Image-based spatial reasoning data

* BEGIN *

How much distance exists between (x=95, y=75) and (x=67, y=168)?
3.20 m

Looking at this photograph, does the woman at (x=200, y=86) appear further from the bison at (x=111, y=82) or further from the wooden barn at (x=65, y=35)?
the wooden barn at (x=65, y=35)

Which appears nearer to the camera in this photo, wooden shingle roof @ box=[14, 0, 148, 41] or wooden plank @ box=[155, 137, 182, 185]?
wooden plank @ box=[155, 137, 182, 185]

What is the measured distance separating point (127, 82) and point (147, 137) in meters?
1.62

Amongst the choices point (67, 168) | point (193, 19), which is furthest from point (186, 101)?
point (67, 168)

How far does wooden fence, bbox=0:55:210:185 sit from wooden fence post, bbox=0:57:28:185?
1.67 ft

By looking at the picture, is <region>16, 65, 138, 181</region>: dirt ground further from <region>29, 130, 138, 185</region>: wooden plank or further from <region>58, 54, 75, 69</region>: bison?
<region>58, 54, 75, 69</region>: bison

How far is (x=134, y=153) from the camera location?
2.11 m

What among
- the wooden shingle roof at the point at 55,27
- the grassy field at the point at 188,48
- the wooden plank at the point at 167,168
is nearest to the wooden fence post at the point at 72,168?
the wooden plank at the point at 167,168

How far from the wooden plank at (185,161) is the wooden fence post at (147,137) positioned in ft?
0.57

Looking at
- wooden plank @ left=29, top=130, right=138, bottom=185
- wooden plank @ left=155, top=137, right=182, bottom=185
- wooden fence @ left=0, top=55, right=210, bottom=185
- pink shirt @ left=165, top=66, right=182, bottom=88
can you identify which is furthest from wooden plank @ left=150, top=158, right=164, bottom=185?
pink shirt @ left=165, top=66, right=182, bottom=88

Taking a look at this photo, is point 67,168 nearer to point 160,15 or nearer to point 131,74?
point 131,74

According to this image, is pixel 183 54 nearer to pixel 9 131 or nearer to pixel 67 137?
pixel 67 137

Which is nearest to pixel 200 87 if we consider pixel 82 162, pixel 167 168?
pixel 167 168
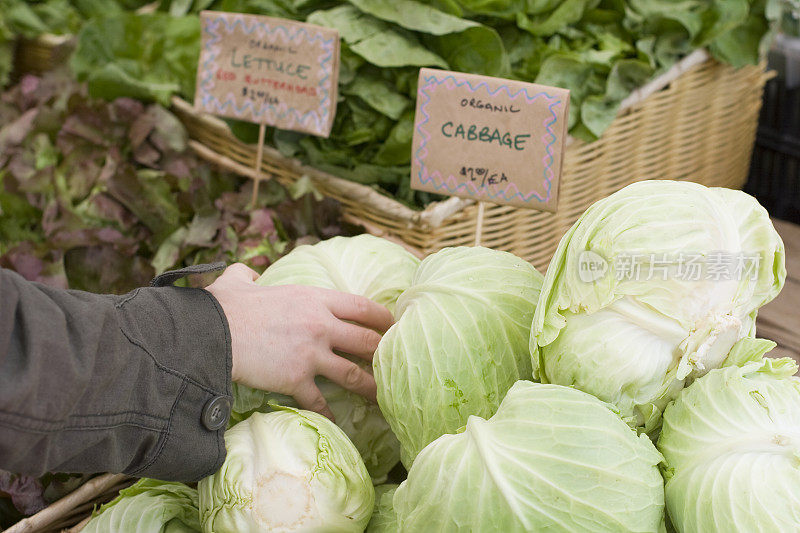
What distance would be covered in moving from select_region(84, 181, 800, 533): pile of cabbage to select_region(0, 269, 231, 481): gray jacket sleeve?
3.9 inches

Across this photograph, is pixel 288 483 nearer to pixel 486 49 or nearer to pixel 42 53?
pixel 486 49

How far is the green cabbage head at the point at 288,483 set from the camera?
1188mm

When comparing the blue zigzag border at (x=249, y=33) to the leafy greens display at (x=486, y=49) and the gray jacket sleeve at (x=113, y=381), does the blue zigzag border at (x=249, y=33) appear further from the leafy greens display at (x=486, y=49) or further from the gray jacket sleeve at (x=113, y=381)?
the gray jacket sleeve at (x=113, y=381)

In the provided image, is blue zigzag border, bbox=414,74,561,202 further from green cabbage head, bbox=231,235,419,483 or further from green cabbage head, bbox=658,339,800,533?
green cabbage head, bbox=658,339,800,533

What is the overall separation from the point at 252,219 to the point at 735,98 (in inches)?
81.1

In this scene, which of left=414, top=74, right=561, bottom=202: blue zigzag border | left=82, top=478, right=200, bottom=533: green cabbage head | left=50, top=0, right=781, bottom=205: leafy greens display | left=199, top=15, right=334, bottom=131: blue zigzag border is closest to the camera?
left=82, top=478, right=200, bottom=533: green cabbage head

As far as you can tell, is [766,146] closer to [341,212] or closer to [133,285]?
[341,212]

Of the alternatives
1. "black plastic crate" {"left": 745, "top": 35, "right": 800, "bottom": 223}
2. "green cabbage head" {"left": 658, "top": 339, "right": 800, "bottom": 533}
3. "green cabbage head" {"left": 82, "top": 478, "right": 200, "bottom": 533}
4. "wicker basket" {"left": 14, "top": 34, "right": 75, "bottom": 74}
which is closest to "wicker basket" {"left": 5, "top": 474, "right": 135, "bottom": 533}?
"green cabbage head" {"left": 82, "top": 478, "right": 200, "bottom": 533}

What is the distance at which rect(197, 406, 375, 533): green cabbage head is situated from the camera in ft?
3.90

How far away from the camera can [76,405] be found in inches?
42.6

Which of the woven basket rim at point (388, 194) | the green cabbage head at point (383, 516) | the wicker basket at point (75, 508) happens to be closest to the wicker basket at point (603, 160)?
the woven basket rim at point (388, 194)

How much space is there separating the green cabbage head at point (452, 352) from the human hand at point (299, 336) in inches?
5.4

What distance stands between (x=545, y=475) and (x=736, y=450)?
0.89 ft

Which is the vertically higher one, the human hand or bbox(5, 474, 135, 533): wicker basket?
the human hand
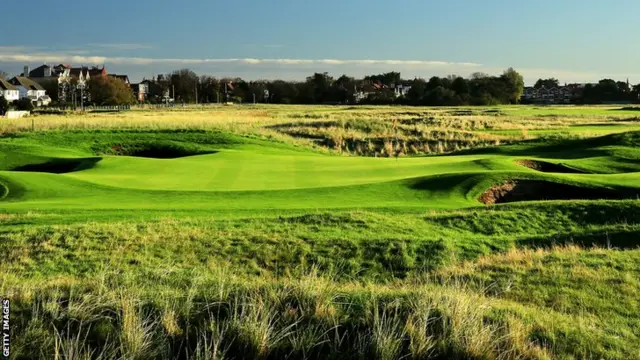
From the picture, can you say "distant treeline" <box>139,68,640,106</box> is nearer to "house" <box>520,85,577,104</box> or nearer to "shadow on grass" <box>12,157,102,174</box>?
"house" <box>520,85,577,104</box>

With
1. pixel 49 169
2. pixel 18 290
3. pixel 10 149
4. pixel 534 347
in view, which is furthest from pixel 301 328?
pixel 10 149

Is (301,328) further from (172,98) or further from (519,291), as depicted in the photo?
(172,98)

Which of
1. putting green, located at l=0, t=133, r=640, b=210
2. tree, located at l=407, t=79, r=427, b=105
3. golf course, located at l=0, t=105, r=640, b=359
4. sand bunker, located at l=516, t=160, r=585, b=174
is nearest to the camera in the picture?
golf course, located at l=0, t=105, r=640, b=359

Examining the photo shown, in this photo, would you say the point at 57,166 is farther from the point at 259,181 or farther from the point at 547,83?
the point at 547,83

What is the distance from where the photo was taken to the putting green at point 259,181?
1798cm

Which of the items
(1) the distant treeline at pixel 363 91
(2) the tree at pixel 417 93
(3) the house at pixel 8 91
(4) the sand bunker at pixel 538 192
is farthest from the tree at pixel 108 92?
(4) the sand bunker at pixel 538 192

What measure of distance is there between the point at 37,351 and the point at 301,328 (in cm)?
231

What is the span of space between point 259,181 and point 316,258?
9.58 metres

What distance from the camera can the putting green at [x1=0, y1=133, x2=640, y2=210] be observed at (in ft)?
59.0

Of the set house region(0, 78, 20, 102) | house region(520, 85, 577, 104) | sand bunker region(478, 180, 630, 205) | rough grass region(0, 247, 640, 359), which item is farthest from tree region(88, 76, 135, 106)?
house region(520, 85, 577, 104)

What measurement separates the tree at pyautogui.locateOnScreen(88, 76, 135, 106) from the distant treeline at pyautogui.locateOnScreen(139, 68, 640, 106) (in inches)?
986

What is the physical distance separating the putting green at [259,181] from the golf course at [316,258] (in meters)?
0.10

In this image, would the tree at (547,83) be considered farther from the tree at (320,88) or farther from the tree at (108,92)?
the tree at (108,92)

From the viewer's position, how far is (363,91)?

* END *

● SET TASK
Reproduce every entry above word for word, leaving the pictures out.

● SOLUTION TO THE EXERCISE
How much distance exists between (x=95, y=75) and (x=67, y=168)?
3.20 m

Looking at this photograph, does the woman at (x=200, y=86) appear further from the bison at (x=111, y=82) or further from the wooden barn at (x=65, y=35)?
the wooden barn at (x=65, y=35)

Which appears nearer to the camera in this photo, wooden shingle roof @ box=[14, 0, 148, 41] or wooden plank @ box=[155, 137, 182, 185]?
wooden plank @ box=[155, 137, 182, 185]

What is the measured distance separating point (127, 82) and point (147, 137) in meters?
1.62

Amongst the choices point (67, 168) | point (193, 19), which is furthest from point (186, 101)?
point (67, 168)

How far does wooden fence, bbox=0:55:210:185 sit from wooden fence post, bbox=0:57:28:185?
1.67 ft

By looking at the picture, is <region>16, 65, 138, 181</region>: dirt ground further from <region>29, 130, 138, 185</region>: wooden plank or further from <region>58, 54, 75, 69</region>: bison?
<region>58, 54, 75, 69</region>: bison

How far is (x=134, y=153) from the camera location?
2.11 m

What among
- the wooden shingle roof at the point at 55,27
- the grassy field at the point at 188,48
- the wooden plank at the point at 167,168
is nearest to the wooden fence post at the point at 72,168?
the wooden plank at the point at 167,168

How far from the wooden plank at (185,161) is the wooden fence post at (147,137) positioned in ft?
0.57

Looking at
- wooden plank @ left=29, top=130, right=138, bottom=185
- wooden plank @ left=155, top=137, right=182, bottom=185
- wooden fence @ left=0, top=55, right=210, bottom=185
- pink shirt @ left=165, top=66, right=182, bottom=88
can you identify which is furthest from wooden plank @ left=150, top=158, right=164, bottom=185?
pink shirt @ left=165, top=66, right=182, bottom=88

Taking a look at this photo, is point 67,168 nearer to point 160,15 or nearer to point 131,74?
point 131,74

According to this image, is pixel 183 54 nearer to pixel 9 131 or nearer to pixel 67 137?
pixel 67 137

Which is nearest to pixel 200 87 if we consider pixel 82 162, pixel 167 168?
pixel 167 168
What distance would be covered in moving from select_region(84, 181, 800, 533): pile of cabbage to select_region(0, 269, 231, 481): gray jacket sleeve?
3.9 inches

Across this photograph, is pixel 288 483 nearer to pixel 486 49 or nearer to pixel 42 53?
pixel 486 49

How far is the green cabbage head at the point at 288,483 set from the camera?
1188mm

When comparing the blue zigzag border at (x=249, y=33) to the leafy greens display at (x=486, y=49) and the gray jacket sleeve at (x=113, y=381), does the blue zigzag border at (x=249, y=33) appear further from the leafy greens display at (x=486, y=49) or further from the gray jacket sleeve at (x=113, y=381)?
the gray jacket sleeve at (x=113, y=381)

In the provided image, is blue zigzag border, bbox=414,74,561,202 further from green cabbage head, bbox=231,235,419,483 or further from green cabbage head, bbox=658,339,800,533?
green cabbage head, bbox=658,339,800,533

What is the overall separation from the point at 252,219 to the point at 735,98 (in inches)?
81.1

In this scene, which of left=414, top=74, right=561, bottom=202: blue zigzag border | left=82, top=478, right=200, bottom=533: green cabbage head | left=50, top=0, right=781, bottom=205: leafy greens display | left=199, top=15, right=334, bottom=131: blue zigzag border is closest to the camera?
left=82, top=478, right=200, bottom=533: green cabbage head

As far as you can tell, is [766,146] closer to [341,212] or closer to [133,285]?
[341,212]

Of the alternatives
1. "black plastic crate" {"left": 745, "top": 35, "right": 800, "bottom": 223}
2. "green cabbage head" {"left": 658, "top": 339, "right": 800, "bottom": 533}
3. "green cabbage head" {"left": 82, "top": 478, "right": 200, "bottom": 533}
4. "wicker basket" {"left": 14, "top": 34, "right": 75, "bottom": 74}
which is closest to "wicker basket" {"left": 5, "top": 474, "right": 135, "bottom": 533}?
"green cabbage head" {"left": 82, "top": 478, "right": 200, "bottom": 533}

What is the distance at which rect(197, 406, 375, 533): green cabbage head is situated from the camera in ft?
3.90

How far away from the camera can [76,405] be found in inches?
42.6

Which of the woven basket rim at point (388, 194) | the green cabbage head at point (383, 516) | the wicker basket at point (75, 508) happens to be closest to the wicker basket at point (603, 160)?
the woven basket rim at point (388, 194)

How much space is there separating the green cabbage head at point (452, 352) from the human hand at point (299, 336) in inches?
5.4

What distance stands between (x=545, y=475) and (x=736, y=450)?
0.89 ft

Which is the vertically higher one, the human hand or bbox(5, 474, 135, 533): wicker basket?
the human hand
From the picture, can you say "distant treeline" <box>139,68,640,106</box> is nearer to "house" <box>520,85,577,104</box> or nearer to "shadow on grass" <box>12,157,102,174</box>?
"house" <box>520,85,577,104</box>

With
1. pixel 49 169
2. pixel 18 290
3. pixel 10 149
4. pixel 534 347
in view, which is furthest from pixel 301 328?
pixel 10 149

Is (301,328) further from (172,98) or further from (519,291), as depicted in the photo?
(172,98)

Which of
1. putting green, located at l=0, t=133, r=640, b=210
2. tree, located at l=407, t=79, r=427, b=105
3. golf course, located at l=0, t=105, r=640, b=359
4. sand bunker, located at l=516, t=160, r=585, b=174
is nearest to the camera in the picture?
golf course, located at l=0, t=105, r=640, b=359

Examining the photo shown, in this photo, would you say the point at 57,166 is farther from the point at 259,181 or farther from the point at 547,83?
the point at 547,83

What is the distance from where the photo was taken to the putting green at point 259,181?
1798cm

Which of the items
(1) the distant treeline at pixel 363 91
(2) the tree at pixel 417 93
(3) the house at pixel 8 91
(4) the sand bunker at pixel 538 192
is farthest from the tree at pixel 108 92?
(4) the sand bunker at pixel 538 192

What measure of distance is there between the point at 37,351 and the point at 301,328 (in cm)?
231

What is the span of space between point 259,181 and point 316,258?
9.58 metres

What distance from the camera can the putting green at [x1=0, y1=133, x2=640, y2=210] be observed at (in ft)?
59.0

Of the set house region(0, 78, 20, 102) | house region(520, 85, 577, 104) | sand bunker region(478, 180, 630, 205) | rough grass region(0, 247, 640, 359), which item is farthest from tree region(88, 76, 135, 106)?
house region(520, 85, 577, 104)

What measurement separates the tree at pyautogui.locateOnScreen(88, 76, 135, 106) from the distant treeline at pyautogui.locateOnScreen(139, 68, 640, 106) (in inches)?
986

What is the physical distance separating the putting green at [259,181] from the golf course at [316,258] (in meters)?
0.10

In this image, would the tree at (547,83) be considered farther from the tree at (320,88) or farther from the tree at (108,92)?
the tree at (108,92)

From the viewer's position, how far is (363,91)?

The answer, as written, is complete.